Pull out every line below that contains the word "zebra" and copy each one in full.

------------------------------------

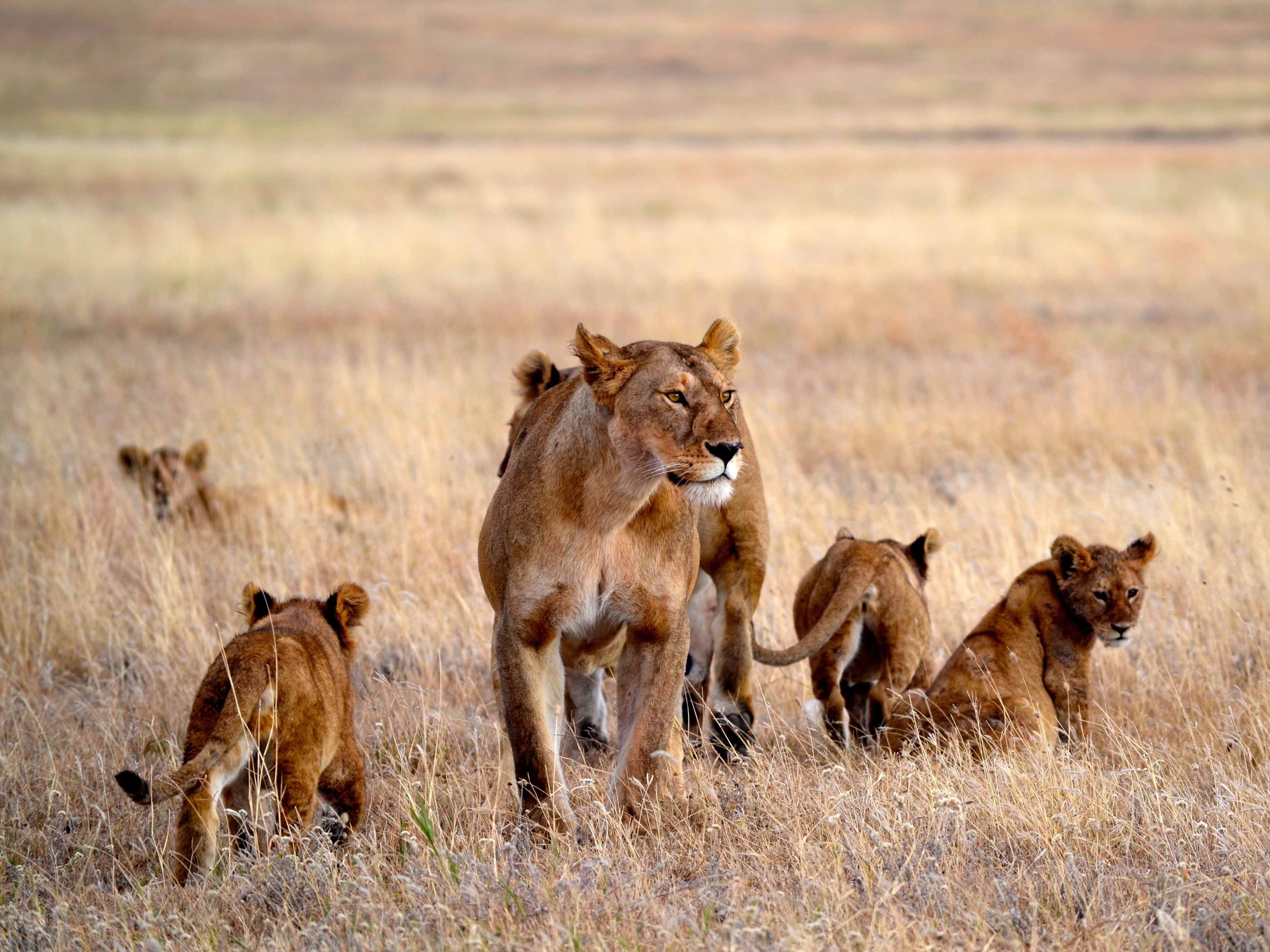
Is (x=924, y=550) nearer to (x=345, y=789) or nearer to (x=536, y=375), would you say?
(x=536, y=375)

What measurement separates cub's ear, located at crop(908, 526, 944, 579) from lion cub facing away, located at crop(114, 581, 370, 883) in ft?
8.50

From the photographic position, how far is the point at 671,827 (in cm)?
487

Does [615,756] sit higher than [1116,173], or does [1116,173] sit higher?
[1116,173]

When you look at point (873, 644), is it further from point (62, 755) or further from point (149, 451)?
point (149, 451)

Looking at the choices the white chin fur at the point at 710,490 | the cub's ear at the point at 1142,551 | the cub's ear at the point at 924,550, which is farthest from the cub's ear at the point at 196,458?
the cub's ear at the point at 1142,551

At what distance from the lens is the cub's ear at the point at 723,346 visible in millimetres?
4898

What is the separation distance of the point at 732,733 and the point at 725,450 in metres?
2.01

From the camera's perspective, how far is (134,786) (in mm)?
4207

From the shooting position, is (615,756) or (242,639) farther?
(615,756)

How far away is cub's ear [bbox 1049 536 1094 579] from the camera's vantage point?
18.8ft

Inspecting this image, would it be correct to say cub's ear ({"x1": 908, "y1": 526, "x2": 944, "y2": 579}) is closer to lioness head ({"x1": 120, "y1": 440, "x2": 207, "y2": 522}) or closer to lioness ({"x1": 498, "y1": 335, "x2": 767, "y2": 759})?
lioness ({"x1": 498, "y1": 335, "x2": 767, "y2": 759})

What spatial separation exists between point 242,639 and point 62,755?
1322mm

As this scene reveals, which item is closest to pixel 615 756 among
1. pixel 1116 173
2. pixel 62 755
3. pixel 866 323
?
pixel 62 755

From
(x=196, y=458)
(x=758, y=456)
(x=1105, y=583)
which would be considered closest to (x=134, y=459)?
(x=196, y=458)
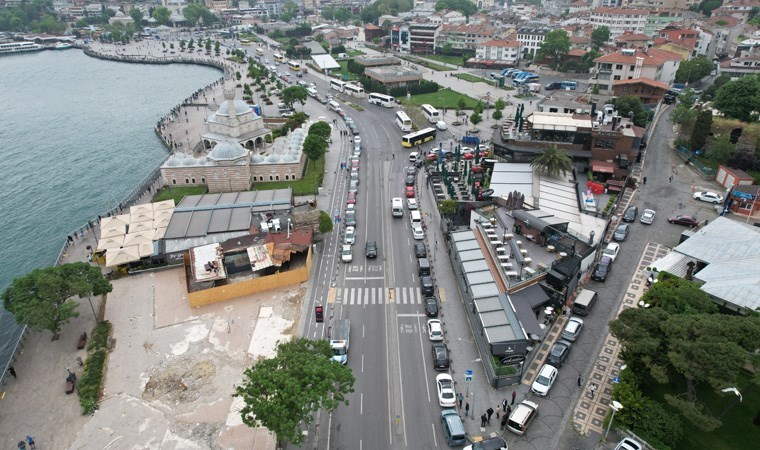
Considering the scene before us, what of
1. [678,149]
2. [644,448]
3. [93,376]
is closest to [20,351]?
[93,376]

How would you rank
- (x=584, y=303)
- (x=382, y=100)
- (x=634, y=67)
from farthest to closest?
(x=382, y=100), (x=634, y=67), (x=584, y=303)

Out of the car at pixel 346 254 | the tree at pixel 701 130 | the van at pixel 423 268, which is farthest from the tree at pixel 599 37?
the car at pixel 346 254

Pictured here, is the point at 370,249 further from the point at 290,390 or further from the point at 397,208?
the point at 290,390

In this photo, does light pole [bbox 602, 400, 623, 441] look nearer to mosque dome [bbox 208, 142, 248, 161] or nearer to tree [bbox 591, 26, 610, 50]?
mosque dome [bbox 208, 142, 248, 161]

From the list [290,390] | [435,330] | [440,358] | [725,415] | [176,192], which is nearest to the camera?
[290,390]

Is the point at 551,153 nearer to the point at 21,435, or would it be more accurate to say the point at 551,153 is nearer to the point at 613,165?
the point at 613,165

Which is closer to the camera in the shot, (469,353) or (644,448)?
(644,448)

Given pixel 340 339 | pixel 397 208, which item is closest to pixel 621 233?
pixel 397 208

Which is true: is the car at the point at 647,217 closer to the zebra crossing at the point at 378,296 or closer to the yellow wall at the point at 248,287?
the zebra crossing at the point at 378,296
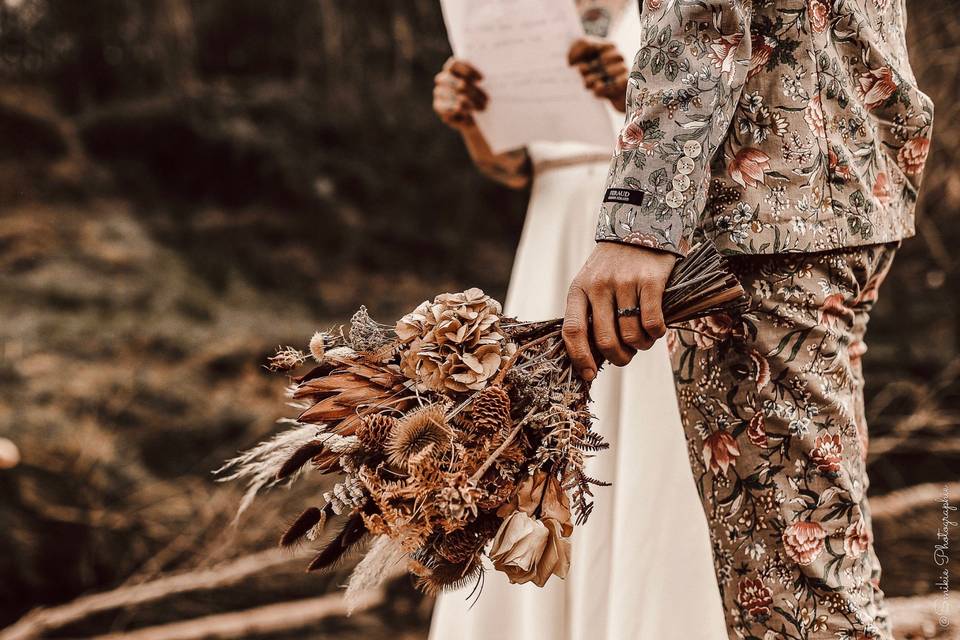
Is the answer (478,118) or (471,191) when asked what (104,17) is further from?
(478,118)

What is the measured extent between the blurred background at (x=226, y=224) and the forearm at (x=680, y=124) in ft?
8.93

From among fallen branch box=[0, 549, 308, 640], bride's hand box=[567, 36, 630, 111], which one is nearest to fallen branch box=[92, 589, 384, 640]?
fallen branch box=[0, 549, 308, 640]

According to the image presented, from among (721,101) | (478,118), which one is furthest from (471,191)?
(721,101)

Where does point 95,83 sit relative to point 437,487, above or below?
above

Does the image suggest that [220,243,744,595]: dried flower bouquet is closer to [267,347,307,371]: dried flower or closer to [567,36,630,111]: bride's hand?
[267,347,307,371]: dried flower

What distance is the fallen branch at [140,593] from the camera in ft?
8.82

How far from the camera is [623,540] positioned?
1674 millimetres

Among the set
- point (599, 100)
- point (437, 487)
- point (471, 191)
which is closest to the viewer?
point (437, 487)

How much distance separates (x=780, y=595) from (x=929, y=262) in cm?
282

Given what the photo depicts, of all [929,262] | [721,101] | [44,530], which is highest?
[929,262]

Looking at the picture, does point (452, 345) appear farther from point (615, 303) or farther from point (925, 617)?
point (925, 617)

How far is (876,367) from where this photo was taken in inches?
137

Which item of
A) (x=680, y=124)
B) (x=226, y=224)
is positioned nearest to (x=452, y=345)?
(x=680, y=124)

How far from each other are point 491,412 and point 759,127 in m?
0.48
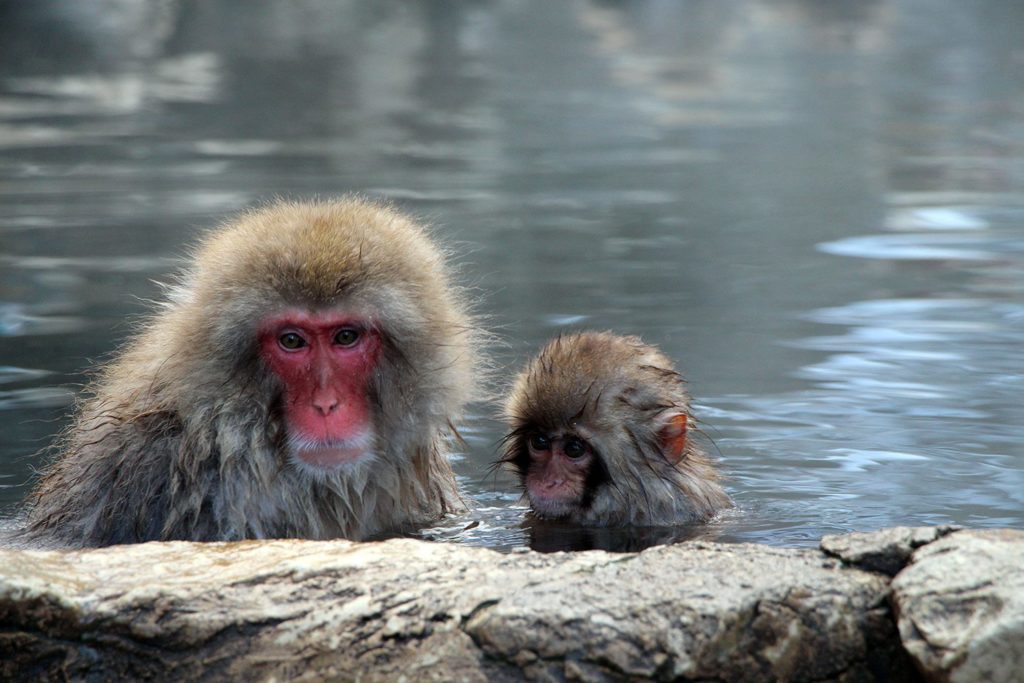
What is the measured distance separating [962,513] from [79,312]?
464 centimetres

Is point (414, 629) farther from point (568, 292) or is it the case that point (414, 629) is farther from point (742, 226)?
point (742, 226)

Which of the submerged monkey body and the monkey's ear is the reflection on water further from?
the submerged monkey body

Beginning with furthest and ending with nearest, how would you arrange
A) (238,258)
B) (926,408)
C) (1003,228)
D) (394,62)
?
(394,62) < (1003,228) < (926,408) < (238,258)

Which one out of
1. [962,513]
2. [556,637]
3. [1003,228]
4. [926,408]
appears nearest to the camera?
[556,637]

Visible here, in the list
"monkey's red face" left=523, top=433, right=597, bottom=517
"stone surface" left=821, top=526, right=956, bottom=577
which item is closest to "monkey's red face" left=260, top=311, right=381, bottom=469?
"monkey's red face" left=523, top=433, right=597, bottom=517

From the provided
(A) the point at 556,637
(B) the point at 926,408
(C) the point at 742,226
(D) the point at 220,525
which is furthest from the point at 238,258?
(C) the point at 742,226

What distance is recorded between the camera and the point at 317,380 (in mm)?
4031

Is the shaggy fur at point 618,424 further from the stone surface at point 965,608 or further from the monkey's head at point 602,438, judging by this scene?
the stone surface at point 965,608

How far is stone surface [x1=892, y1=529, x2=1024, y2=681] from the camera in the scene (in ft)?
9.38

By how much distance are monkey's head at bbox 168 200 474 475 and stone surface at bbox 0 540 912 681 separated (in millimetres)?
798

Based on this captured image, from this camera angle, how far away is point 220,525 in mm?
4102

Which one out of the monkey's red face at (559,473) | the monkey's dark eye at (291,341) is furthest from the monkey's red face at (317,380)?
the monkey's red face at (559,473)

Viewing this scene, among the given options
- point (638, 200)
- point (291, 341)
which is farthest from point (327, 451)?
point (638, 200)

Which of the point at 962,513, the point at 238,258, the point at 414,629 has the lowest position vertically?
the point at 962,513
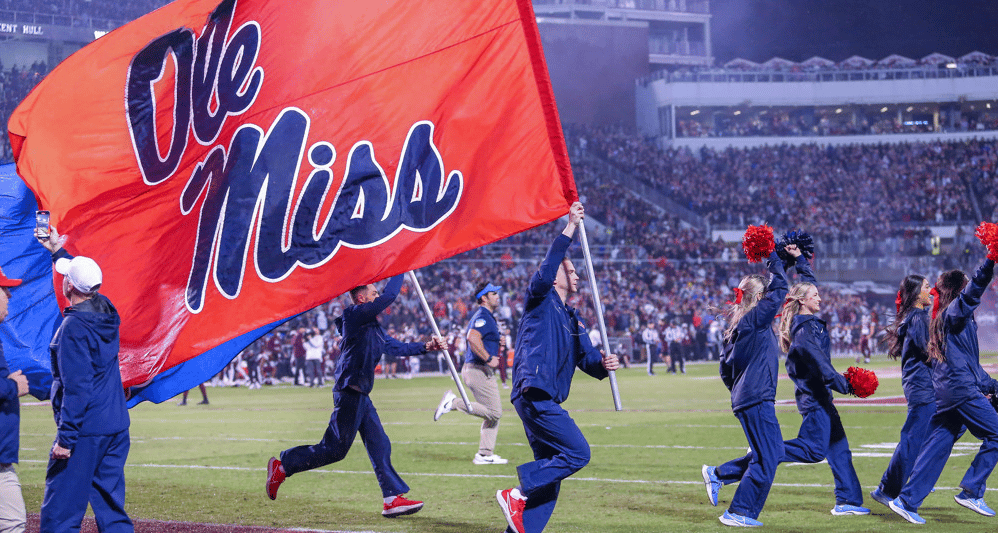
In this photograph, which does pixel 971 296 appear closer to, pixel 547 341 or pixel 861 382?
pixel 861 382

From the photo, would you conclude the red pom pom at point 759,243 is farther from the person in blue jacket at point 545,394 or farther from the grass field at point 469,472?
the grass field at point 469,472

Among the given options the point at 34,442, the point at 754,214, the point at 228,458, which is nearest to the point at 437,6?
the point at 228,458

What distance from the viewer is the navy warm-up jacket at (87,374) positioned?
6.14 metres

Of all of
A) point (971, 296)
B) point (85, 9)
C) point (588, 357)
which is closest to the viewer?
point (588, 357)

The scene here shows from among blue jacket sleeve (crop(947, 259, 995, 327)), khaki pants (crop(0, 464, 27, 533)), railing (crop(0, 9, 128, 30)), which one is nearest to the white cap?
khaki pants (crop(0, 464, 27, 533))

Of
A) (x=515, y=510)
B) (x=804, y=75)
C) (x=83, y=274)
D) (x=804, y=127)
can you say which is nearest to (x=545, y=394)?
(x=515, y=510)

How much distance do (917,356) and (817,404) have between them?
0.95 m

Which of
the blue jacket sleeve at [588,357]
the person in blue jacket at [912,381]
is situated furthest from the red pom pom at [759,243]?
the blue jacket sleeve at [588,357]

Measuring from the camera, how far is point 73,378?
6.16 metres

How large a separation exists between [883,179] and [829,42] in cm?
2349

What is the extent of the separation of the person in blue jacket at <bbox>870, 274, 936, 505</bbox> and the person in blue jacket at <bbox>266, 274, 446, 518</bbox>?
12.9ft

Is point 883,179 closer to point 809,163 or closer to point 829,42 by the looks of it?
point 809,163

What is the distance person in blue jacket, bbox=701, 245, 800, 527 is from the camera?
8.12 metres

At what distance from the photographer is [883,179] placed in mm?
59500
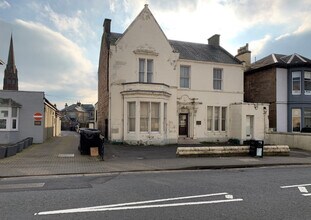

------------------------------------

- [THE ANSWER]:
Which is true: is the car at the point at 647,217 closer to the zebra crossing at the point at 378,296 or closer to the yellow wall at the point at 248,287?
the zebra crossing at the point at 378,296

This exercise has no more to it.